Fernanda Arenhart diz que as mudanças significativas no sistema penitenciário potiguar requerem investimentos no setor e uma melhor gestão. Segundo a promotora, a Coordenadoria de Administração Penitenciária (Coape) sofre com a deficiência em sua estrutura para que essa dê suporte às demandas do sistema. “A Sejuc tem muitas atribuições, acho que o melhor seria desmembrar o sistema, criando uma secretaria própria para ele”. A promotora ressalta ainda que falta uma corregedoria no sistema que aponte os desvios funcionais e dê orientações aos servidores que trabalham nele.

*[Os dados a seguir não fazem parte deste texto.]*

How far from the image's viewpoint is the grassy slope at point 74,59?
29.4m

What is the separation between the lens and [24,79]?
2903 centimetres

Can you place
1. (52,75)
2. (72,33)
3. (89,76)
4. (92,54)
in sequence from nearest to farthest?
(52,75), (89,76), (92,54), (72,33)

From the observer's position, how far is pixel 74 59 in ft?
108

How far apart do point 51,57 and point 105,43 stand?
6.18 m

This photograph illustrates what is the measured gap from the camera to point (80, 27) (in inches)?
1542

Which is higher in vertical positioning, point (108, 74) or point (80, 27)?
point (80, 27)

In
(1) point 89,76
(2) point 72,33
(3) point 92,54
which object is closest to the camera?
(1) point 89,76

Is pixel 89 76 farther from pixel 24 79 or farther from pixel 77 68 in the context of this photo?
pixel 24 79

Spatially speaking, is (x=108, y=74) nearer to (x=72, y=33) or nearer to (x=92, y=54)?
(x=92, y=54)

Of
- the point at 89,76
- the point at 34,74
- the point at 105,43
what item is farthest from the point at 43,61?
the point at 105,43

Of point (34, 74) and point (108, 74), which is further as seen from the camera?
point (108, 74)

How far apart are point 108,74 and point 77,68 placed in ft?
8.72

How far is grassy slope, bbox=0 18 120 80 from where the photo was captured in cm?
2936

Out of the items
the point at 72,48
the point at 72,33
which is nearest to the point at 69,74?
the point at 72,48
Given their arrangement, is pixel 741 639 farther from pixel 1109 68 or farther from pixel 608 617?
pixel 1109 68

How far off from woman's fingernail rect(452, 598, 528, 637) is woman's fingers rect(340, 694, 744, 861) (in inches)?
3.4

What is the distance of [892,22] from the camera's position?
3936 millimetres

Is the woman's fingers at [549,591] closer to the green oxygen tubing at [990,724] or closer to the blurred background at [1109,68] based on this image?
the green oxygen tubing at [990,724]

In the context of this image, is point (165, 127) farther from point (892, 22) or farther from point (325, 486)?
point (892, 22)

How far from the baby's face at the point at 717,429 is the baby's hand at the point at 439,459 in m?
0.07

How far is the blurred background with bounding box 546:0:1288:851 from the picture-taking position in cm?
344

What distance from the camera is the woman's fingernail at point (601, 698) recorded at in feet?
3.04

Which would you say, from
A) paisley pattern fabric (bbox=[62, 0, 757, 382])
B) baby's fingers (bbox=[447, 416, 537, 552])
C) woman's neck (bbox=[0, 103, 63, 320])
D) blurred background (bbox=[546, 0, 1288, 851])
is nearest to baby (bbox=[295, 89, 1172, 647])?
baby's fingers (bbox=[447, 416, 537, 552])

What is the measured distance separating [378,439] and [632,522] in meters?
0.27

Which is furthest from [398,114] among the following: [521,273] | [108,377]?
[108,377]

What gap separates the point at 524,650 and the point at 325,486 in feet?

Para a promotora, outro problema sério do sistema é a falta de políticas de ressocialização dos detentos. “Há um reclame da sociedade por educação, saúde, mas não dão a mesma importância para as penitenciárias. O sistema é o fim da Segurança. Não se dão oportunidades para os egressos [pessoas que saem das prisões] saírem melhor, por isso tanta reincidência em crimes”. Fernanda Arenhart afirma que as pessoas não têm a visão correta da função das penitenciárias. “Elas têm tanto a função retributiva dos crimes, ou seja, de punir aqueles que não se adequam as leis, como a ressocializadora, que é a de reverter o quadro, fazendo com que esses delitos não ocorram mais”.

Vilma Batista – Agente Penitenciária, presidente do Sindasp 

Vilma Batista, presidente do Sindicato dos Agentes Penitenciários (Sindasp/RN), não foi chamada à participar do Fórum do sistema prisional potiguar. Para ela, esse é o grande entrave às melhorias nos presídios do estado. “É inadmissível não chamar o sindicato. Ninguém senta conosco para discutir a nossa visão dos problemas”. Ela diz que os principais problemas no sistema estão em três pilares: falta de investimento, de orçamento próprio e de planejamento.

A presidente do Sindasp chama de antidemocrático o fórum e afirma que vai pedir ao MPE a entrada do sindicato nas discussões. “Nós estamos fazendo um levantamento em todos os presídios e cadeias dos problemas que encontramos nas unidades para levar a esse fórum”.

Vilma Batista diz que os agentes sofrem com a falta de condições para trabalharem e isso só melhoria com orçamento próprio. “É necessária a criação de uma secretaria estadual de administração penitenciária. O sistema é muito problemático para que tenhamos ainda apenas uma coordenação dentro de outrasecretaria que cuida de tantas outras coisas, como a Defesa Civil e as Centrais do Cidadão”.

A presidente do Sindasp pondera ainda que o planejamento é necessário para se requerer investimentos no setor. “O Ministério da Justiça libera com certa facilidade os recursos para serem investidos no sistema, mas é necessária a elaboração de projetos. E esses só se fazem com planejamento”.